▶ GOAL OF THE EXERCISE: Gather every row below that contains the word "number", and copy each one in full.
-- Start of WORKING DATA --
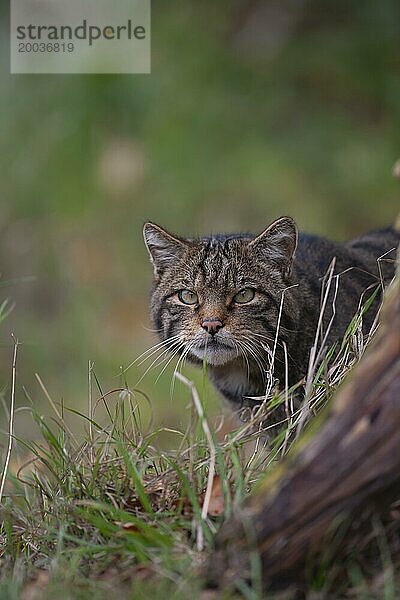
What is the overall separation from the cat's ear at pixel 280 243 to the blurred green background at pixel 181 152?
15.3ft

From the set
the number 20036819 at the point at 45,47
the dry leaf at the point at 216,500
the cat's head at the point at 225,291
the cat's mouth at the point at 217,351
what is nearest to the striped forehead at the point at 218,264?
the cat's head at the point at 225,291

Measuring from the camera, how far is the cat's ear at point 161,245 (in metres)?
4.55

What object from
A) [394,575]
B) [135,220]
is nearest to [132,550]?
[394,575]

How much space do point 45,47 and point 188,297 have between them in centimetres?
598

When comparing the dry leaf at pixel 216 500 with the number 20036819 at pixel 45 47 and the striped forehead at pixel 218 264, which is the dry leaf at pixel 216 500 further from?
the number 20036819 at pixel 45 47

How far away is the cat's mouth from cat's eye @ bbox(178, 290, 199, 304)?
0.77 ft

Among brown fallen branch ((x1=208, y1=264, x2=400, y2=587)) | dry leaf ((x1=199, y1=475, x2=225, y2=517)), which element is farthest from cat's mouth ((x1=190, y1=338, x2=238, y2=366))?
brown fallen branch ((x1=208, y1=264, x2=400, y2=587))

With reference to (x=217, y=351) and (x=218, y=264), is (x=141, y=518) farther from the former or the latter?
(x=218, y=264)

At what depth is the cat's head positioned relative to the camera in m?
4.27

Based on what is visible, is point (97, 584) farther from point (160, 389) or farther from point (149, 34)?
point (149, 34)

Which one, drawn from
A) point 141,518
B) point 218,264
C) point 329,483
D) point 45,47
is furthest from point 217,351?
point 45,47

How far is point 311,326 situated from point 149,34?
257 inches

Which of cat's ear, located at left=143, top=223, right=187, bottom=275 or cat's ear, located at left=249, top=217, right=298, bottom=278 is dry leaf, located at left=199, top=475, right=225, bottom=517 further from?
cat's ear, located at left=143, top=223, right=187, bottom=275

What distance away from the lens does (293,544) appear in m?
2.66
-- End of WORKING DATA --
-- Start of WORKING DATA --
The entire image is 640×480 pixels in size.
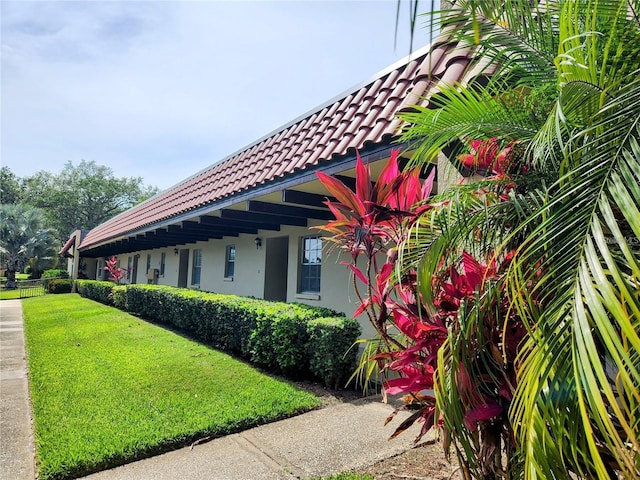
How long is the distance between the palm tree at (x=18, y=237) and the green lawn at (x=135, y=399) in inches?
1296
-- End of WORKING DATA --
▶ FINISHED ANSWER:
the number 20036819 at the point at 45,47
When comparing the dry leaf at pixel 216 500 with the number 20036819 at pixel 45 47 and the striped forehead at pixel 218 264, which is the dry leaf at pixel 216 500 further from?
the number 20036819 at pixel 45 47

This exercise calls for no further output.